Hi, I have two Questions Question 1) This may be a trivial question but can somesome explain why below would work? (i thought 1 is int and since int is 32 bits, how can it fit without cast?) char c = 1; Question2) Also, explain below problem. String s = "hello"; long L = 99; double d = 1.11; int i = 1; int j = 0; which work and WHY?? 1. j=i << s; 2. j=i << j; 3. j=i << d; 4. j = i << L; ans was 1&4 but please explain someone, what general rules are needed in bit shifting different types?? Thank you so much =)
A1) char c = 1; works cause a char is 16 bits and will fit into a 32 bit int without the explicit cast. A smaller will automatically fit into a bigger, but you must explicitly (cast) a bigger into a smaller. Question 2 looks like one that I have to study. Some links: http://www.javaranch.com/campfire/StoryBits.jsp
Steven I think your mistaken, Kevin isn't putting a smaller char into an int he's putting the larger int into a smaller char.
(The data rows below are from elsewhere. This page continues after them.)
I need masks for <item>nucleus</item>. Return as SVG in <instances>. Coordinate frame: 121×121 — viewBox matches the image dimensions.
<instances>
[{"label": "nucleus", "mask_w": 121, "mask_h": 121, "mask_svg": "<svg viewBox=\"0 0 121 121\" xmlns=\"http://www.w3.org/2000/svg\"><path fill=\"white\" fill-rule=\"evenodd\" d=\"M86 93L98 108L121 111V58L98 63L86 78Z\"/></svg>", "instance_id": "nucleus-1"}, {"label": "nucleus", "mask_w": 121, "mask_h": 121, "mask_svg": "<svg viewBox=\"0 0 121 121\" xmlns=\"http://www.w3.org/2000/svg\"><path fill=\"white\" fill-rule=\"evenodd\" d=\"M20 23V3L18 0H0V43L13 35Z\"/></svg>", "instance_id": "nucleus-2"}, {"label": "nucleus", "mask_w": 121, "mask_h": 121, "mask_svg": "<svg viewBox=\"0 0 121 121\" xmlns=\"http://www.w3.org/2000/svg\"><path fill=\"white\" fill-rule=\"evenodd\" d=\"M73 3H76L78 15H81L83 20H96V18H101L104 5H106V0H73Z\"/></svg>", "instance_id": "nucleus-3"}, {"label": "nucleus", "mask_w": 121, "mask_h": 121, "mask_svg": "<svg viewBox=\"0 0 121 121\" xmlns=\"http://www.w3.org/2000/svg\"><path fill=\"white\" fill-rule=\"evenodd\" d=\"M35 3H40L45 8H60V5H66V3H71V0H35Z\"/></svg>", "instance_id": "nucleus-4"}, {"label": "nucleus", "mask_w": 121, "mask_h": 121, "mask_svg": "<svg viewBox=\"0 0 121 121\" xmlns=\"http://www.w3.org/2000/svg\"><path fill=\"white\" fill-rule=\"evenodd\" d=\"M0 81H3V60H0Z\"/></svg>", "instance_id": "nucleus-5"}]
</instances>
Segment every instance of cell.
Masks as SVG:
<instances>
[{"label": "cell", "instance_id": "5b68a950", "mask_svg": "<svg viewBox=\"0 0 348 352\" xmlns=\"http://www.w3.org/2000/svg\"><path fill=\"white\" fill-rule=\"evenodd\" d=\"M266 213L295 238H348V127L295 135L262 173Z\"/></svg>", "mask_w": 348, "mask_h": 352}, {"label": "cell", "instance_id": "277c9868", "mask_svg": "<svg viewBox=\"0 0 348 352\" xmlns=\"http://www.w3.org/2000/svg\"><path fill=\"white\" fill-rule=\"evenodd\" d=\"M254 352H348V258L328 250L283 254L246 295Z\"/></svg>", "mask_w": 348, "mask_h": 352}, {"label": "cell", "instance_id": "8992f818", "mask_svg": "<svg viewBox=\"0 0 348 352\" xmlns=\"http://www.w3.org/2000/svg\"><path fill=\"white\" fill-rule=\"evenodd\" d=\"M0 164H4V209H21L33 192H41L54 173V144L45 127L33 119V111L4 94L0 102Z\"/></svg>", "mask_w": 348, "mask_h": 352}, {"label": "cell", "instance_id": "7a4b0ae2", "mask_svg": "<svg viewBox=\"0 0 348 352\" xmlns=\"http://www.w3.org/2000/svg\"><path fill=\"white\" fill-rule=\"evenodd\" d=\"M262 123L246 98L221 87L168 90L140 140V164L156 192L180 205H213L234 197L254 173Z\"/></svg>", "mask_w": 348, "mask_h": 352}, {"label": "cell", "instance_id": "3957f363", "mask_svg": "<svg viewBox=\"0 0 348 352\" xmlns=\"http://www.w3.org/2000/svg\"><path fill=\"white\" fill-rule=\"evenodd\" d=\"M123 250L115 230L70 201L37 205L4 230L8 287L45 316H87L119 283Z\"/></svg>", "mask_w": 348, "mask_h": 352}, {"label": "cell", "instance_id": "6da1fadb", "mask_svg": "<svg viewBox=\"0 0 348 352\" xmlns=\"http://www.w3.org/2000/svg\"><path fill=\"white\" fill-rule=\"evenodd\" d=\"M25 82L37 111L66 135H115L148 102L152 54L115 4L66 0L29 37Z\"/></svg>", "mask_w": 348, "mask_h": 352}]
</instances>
Kevin, the reason it works is because in the code you have you're using a literal int value so at compile time the compiler knows that this will fit into the char c. The same thing with final variables. Look at the code below and it'll show some other examples that might clear it up...
Check out this in the jls section 5.2
In addition, a narrowing primitive conversion may be used if all of the following conditions are satisfied: The expression is a constant expression of type byte, short, char or int. The type of the variable is byte, short, or char. The value of the expression (which is known at compile time, because it is a constant expression) is representable in the type of the variable.
hope that helps
Dave [This message has been edited by Dave Vick (edited June 14, 2001).]